## Exercises to complete
[1] Print the stretch of the Lenten meditation from "There is a German" through "permitted the Holocaust.".
[2] According to the Lenten meditation, who wrote the play "The Sign of Jonah"?

## Supplied passage
....
The Face Of A Lenten Jesus

By Father Jeremy Miller, O.P.

(Editor’s note: Father Miller was suddenly called home to Philadelphia b a critical family illness which impeded the writing of a sixth meditation on the Cross and the Covenant. He offers in its place the following meditation and asks of our readers a prayer for his family. The author resides in the Dominican community at Holy Cross. He teaches theology at Emory University and assists in various archdiocesan projects. He was born in Philadelphia and educated there.)

An unexpected and unwanted event of “cross” prevents me from finishing this Lenten series as it was originally projected. There will be this week no meditation rooted in this Sunday’s readings, but I share with you something I did previously, slightly adapted. Perhaps the God who has been directing all of us through this Lent meant it to be this way.

That line from Scripture, “Did you not know that the Christ HAD to suffer these things,” must boggle our minds. How could it be that a God who loves us, who controls destinies, who wishes us whole and unbound, suffered and died like He did? If we experience suffering in our lives, not the kind we know will pass quickly and whose purposes we perhaps glimpse, but that more terrifying kind which baffles us and drives us to ask, “Why, why?” then we catch a glimpse of the enigma of the Lenten Jesus.

Why did he meet opposition? Why did so many disciples leave Him at the end? Why did he feel abandoned? Why was His message rejected by nearly all? Why was He tortured? Why did He feel isolation in His last hours, in the garden, on the Cross?

Maybe these meditations, maybe the Lenten readings, have been reminding us of this dark and uncomfortable feature of His life. More simply than just knowing of it, or being reminded of it, some of us can feel it, because such types of pain and uncertainty are the dark and uncomfortable features of our own lives.

There is a German play which captures part of the mystery of the Lenten Jesus. Just after World War II, Guenter Rutenborn, a Lutheran pastor, wrote a play called “The Sign of Jonah.” The scene is a courtroom, and the atrocities of the war are on everyone’s mind. Each witness called to the stand blames God. God is guilty because He made this humanity. He foresaw all the gross acts of humanity and yet He still created us, and even more, permitted the Holocaust.

The Judge, in a moment not unlike Pilate’s, resigns his chair and tells the courtroom, that they can, if they want, assign the punishment to God. The people begin crying out in anger: “Let Him become a man; let Him become a Jew; let Him see how it really is; let Him feel the leprous wounds; let Him smell our human stench; finally, let Him be falsely accused; let Him be without help, without supporting friends; and let Him die like that, forsaken by all. THEN HE WILL KNOW.”

There are archangels in the courtroom, playing defense lawyers for God. Until this moment, they have been silent. Their silence has been numbing, representing the silent God in the face of the blasphemy and anger thrown at Him. Then one speaks up, named Gabriel. He accepts the people’s verdict.

“I will go,” he says, “and announce to a Jewish maiden that she is to bear a son. He will grow up in poverty, move among you and see your sick, hear your angry voices, be rejected in every possible way, and end up being falsely accused. He will die in extreme agony, without friends, without support. And this man will be God. He will feel it all. He will know what you want Him to know.”

This line of meditation could be carried further, but it is this solidarity with Jesus we need to ponder, and then ponder its deeper issue. Let me complete the line of Scripture given above. “Did you know that Christ had to suffer these things to enter into his glory?” It is for YOU to ponder in this last week of Lent, but I share with you a story of someone who also pondered and in his Lenten sorrow saw beyond. The man is 71 years old, a retired plumber, and for me a lifeline to a former covenant. He wrote me of his recently deceased wife.

“Marie is with those of the long sleep, where her ancient mothers dwell, she and her two sons. December 12 of this year. I have long asked the Lord that she pass before I, lest she know the loneliness of the old. He answered. His price is sorrow.”

“If by chance by visa is heaven-marked and she is not there, I will not enter. Or finding she is lower than I am, I’ll plead the Celestial Power I descend, that we be equal. Failing, I will steal her to the shadows where caste is not known. There I will remind her of her beauty and tell I her love her, as of old.”

“Be tranquil in the grace of the Lord,” he told me at letter’s end. And at this meditation series’ end, I say his words to all of you.
....
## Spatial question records

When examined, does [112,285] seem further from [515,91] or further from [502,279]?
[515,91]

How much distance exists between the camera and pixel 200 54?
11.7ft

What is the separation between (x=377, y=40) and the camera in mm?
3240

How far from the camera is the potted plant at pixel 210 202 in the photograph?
....
## Answers given
[1]
There is a German play which captures part of the mystery of the Lenten Jesus. Just after World War II, Guenter Rutenborn, a Lutheran pastor, wrote a play called “The Sign of Jonah.” The scene is a courtroom, and the atrocities of the war are on everyone’s mind. Each witness called to the stand blames God. God is guilty because He made this humanity. He foresaw all the gross acts of humanity and yet He still created us, and even more, permitted the Holocaust.

[2] Guenter Rutenborn, a Lutheran pastor.